ENTRIES
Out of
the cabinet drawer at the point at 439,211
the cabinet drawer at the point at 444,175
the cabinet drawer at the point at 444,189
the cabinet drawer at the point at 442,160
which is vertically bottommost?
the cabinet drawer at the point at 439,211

TO DO
Rewrite the records above as a Markdown table with the columns Row and Line, giving each line its own numbered row and leaving out blank lines.

COMPLETE RESPONSE
| Row | Line |
|---|---|
| 1 | Out of |
| 2 | the cabinet drawer at the point at 439,211 |
| 3 | the cabinet drawer at the point at 444,175 |
| 4 | the cabinet drawer at the point at 444,189 |
| 5 | the cabinet drawer at the point at 442,160 |
| 6 | which is vertically bottommost? |
| 7 | the cabinet drawer at the point at 439,211 |